■ **Tarea 1**
Devuelve sin alteraciones el tramo del fragmento sobre el amor a Dios y al prójimo que va desde "En la respuesta que" hasta "práctica. (Mt 22,34-40)".
■ **Tarea 2**
Según el fragmento sobre el amor a Dios y al prójimo, ¿en qué consiste la novedad de la respuesta de Jesús?

====== Fragmento proporcionado ======

Amar a Dios es la base de la fe: “Escucha, Israel: Yahvé nuestro Dios es el único Yahvé. Amarás a Yahvé tu Dios con todo tu corazón, con toda tu alma y con todas tus fuerzas” (Dt.6:5). Amor y perdón tienen que ir unidos siempre: “No te vengarás ni guardarás rencor a los hijos de tu pueblo. Amarás a tu prójimo como a ti mismo” (Lev.19:18).
En la respuesta que Jesús da a una pregunta llena de malicia que le hacen los fariseos, no hay nada nuevo que no estuviera en el Antiguo Testamento y que los mismos fariseos deberían haber aprendido muy bien y, sobre todo haberlo puesto en práctica. (Mt 22,34-40)
La novedad en la respuesta de Jesús está en señalar el amor a Dios y el amor al prójimo como algo que van juntos, de la mano. Nadie puede decir que ama a Dios, si no ama a su hermano. San Juan había entendido muy bien el lenguaje de Jesús y, por eso, nos dice con toda claridad: “Si alguno dice: “Yo amo a Dios”, y odia a su hermano, es un mentiroso… Nosotros hemos recibido de Él este mandamiento: Quien ama a Dios, ame también a su hermano” (1Jn.4,20-21).

====== Datos almacenados ======

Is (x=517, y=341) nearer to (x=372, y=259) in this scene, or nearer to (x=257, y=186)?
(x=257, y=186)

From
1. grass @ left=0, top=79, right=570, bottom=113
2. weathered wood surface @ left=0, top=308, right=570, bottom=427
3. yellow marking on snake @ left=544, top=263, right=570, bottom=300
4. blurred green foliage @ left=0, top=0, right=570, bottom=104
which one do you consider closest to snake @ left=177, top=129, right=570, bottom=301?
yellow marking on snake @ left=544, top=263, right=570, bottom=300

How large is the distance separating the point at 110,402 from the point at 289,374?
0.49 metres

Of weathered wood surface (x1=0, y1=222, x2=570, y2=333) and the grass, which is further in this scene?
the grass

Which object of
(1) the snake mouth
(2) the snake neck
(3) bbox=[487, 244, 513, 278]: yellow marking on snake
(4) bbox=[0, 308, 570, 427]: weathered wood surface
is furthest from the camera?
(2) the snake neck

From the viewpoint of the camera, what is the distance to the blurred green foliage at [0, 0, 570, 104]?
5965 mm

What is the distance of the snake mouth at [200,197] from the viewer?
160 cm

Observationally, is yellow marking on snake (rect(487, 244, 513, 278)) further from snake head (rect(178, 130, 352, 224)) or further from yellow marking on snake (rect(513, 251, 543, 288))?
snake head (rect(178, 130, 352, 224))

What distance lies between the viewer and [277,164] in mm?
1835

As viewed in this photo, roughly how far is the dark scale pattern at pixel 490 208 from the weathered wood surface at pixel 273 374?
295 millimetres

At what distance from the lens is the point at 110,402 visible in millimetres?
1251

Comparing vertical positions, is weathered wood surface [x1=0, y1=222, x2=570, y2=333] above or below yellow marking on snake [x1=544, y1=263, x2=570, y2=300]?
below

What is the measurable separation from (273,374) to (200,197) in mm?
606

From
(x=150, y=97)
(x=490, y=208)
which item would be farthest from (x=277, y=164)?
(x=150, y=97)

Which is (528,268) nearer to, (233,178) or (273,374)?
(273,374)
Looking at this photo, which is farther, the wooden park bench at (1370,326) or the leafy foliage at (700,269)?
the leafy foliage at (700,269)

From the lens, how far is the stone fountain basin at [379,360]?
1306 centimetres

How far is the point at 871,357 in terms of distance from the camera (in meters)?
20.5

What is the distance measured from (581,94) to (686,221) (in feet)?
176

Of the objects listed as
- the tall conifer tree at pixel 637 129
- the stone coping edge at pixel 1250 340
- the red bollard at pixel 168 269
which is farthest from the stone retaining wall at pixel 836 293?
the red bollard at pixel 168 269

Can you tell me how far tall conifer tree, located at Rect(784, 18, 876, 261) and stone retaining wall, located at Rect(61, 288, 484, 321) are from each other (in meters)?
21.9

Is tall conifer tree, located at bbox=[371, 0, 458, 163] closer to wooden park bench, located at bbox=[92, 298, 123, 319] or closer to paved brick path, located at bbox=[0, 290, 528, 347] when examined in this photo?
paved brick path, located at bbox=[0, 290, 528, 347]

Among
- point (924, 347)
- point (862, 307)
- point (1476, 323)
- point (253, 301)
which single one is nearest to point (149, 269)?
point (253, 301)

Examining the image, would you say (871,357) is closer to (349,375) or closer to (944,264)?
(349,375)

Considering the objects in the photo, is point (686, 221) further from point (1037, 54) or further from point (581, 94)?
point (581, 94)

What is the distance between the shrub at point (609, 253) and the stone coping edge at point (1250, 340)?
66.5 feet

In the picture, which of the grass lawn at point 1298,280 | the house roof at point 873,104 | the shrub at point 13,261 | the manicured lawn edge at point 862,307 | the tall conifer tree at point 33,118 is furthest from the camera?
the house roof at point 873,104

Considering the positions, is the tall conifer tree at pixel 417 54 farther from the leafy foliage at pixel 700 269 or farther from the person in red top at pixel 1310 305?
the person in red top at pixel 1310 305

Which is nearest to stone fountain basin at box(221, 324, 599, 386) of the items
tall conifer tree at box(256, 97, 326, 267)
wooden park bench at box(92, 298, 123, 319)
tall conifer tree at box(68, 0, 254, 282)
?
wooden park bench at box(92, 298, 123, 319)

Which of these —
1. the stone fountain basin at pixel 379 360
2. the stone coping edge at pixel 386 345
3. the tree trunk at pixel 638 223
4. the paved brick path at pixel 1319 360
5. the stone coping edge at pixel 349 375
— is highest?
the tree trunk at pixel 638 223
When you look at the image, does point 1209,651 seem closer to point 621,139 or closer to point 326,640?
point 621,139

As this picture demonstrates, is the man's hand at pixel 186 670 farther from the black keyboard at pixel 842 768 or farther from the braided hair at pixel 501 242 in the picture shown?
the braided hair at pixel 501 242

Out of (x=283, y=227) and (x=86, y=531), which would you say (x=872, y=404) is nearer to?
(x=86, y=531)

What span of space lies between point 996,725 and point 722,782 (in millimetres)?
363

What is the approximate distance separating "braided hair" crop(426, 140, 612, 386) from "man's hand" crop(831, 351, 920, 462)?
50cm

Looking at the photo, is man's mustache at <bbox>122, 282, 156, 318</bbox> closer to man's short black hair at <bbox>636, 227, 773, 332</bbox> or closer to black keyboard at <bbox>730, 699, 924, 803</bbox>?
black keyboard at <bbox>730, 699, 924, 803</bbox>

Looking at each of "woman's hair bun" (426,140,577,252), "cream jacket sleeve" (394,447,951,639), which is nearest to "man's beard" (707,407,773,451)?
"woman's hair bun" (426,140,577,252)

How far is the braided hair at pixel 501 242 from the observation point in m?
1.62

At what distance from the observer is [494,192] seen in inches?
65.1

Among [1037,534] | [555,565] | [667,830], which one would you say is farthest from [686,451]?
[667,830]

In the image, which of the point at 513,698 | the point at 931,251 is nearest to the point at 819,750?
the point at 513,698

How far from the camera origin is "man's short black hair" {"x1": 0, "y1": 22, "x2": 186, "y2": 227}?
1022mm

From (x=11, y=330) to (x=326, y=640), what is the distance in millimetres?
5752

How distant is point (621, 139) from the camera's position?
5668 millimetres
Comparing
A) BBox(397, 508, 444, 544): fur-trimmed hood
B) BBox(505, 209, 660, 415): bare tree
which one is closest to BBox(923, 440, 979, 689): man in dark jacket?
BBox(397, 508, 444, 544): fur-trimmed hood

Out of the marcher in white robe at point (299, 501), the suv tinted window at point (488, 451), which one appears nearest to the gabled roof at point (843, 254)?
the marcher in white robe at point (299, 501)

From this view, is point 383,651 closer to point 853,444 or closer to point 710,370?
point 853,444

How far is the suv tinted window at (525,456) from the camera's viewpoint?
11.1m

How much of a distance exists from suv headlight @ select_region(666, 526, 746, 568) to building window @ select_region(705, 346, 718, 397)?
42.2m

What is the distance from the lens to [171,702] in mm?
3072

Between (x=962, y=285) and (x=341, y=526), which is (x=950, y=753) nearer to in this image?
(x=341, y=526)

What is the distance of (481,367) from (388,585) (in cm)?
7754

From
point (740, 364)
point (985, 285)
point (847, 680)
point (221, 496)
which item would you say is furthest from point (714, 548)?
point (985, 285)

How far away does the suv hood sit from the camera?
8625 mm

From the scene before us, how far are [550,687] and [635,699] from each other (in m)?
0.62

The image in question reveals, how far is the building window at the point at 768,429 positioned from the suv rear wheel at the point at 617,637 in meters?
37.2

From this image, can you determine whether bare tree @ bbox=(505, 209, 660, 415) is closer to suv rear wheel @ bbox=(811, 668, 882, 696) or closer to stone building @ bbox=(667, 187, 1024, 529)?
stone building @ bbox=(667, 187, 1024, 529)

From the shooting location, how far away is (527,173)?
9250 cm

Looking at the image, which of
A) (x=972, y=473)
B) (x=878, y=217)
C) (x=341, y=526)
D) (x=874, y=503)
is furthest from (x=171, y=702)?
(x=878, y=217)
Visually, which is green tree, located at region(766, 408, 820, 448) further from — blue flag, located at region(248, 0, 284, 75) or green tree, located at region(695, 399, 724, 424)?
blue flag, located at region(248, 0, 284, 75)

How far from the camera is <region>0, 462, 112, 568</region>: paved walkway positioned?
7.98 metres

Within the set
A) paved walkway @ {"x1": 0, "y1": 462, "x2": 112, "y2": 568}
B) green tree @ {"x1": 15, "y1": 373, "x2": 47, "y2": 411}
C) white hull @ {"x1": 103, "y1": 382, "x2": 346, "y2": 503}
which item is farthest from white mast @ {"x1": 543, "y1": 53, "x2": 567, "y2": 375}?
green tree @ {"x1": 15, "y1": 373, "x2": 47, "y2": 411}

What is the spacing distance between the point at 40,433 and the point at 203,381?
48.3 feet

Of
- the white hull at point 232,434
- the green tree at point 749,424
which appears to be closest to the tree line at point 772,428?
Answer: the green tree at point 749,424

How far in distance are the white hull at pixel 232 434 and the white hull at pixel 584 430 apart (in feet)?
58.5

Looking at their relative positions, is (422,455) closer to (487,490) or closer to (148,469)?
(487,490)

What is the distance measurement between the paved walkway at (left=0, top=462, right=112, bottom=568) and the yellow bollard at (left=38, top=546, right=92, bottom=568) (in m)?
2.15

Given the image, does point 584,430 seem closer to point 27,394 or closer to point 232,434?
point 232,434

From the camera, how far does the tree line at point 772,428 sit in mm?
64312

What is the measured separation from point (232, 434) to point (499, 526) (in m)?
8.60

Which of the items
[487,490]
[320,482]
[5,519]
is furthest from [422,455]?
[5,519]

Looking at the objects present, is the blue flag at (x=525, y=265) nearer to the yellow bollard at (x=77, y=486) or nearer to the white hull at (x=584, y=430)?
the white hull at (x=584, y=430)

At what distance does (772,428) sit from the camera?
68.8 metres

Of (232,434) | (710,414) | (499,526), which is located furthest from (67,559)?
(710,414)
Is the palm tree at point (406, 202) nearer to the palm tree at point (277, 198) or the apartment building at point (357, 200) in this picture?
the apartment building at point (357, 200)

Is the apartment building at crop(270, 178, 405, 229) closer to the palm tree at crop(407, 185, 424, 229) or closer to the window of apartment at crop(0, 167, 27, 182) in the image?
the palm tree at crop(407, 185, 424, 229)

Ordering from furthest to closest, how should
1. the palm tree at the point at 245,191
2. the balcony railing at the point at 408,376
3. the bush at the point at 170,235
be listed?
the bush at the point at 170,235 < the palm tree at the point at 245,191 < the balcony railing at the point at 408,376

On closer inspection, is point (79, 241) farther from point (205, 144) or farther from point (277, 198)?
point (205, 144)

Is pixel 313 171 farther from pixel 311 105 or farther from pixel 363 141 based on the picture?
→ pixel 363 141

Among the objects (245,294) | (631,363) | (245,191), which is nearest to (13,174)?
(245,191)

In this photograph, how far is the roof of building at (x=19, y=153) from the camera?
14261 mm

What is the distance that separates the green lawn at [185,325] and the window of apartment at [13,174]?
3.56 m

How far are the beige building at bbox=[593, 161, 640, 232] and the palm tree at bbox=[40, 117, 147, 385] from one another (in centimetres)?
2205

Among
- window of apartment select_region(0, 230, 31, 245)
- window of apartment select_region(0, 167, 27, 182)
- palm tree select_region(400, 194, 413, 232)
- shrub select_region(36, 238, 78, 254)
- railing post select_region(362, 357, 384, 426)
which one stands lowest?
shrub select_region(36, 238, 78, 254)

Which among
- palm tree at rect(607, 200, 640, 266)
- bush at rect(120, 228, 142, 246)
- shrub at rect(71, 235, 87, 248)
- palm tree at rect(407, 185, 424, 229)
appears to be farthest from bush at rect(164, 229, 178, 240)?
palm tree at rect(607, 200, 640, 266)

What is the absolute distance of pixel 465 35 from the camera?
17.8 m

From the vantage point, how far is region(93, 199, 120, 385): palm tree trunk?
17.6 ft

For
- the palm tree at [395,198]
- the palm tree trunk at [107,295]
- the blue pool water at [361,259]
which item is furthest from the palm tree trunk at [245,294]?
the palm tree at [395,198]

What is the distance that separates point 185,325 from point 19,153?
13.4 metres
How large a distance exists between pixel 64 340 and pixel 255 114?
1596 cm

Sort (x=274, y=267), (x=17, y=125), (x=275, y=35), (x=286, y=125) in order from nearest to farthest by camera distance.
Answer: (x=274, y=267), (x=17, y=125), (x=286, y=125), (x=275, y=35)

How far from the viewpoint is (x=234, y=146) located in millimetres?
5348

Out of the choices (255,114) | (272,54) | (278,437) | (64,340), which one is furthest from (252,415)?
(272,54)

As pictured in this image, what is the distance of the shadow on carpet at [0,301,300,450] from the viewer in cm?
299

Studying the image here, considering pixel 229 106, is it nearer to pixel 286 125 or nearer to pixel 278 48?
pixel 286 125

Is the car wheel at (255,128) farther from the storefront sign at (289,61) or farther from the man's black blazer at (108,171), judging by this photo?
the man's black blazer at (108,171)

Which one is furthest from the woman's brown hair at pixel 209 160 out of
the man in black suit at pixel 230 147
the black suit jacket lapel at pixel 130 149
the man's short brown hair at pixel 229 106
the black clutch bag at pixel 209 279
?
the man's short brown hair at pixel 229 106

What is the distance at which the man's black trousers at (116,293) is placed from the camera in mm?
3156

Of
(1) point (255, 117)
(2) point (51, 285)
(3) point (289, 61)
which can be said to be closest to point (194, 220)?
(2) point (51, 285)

======

■ **Respuesta 1**
En la respuesta que Jesús da a una pregunta llena de malicia que le hacen los fariseos, no hay nada nuevo que no estuviera en el Antiguo Testamento y que los mismos fariseos deberían haber aprendido muy bien y, sobre todo haberlo puesto en práctica. (Mt 22,34-40)

■ **Respuesta 2**
En señalar el amor a Dios y el amor al prójimo como algo que va junto, de la mano.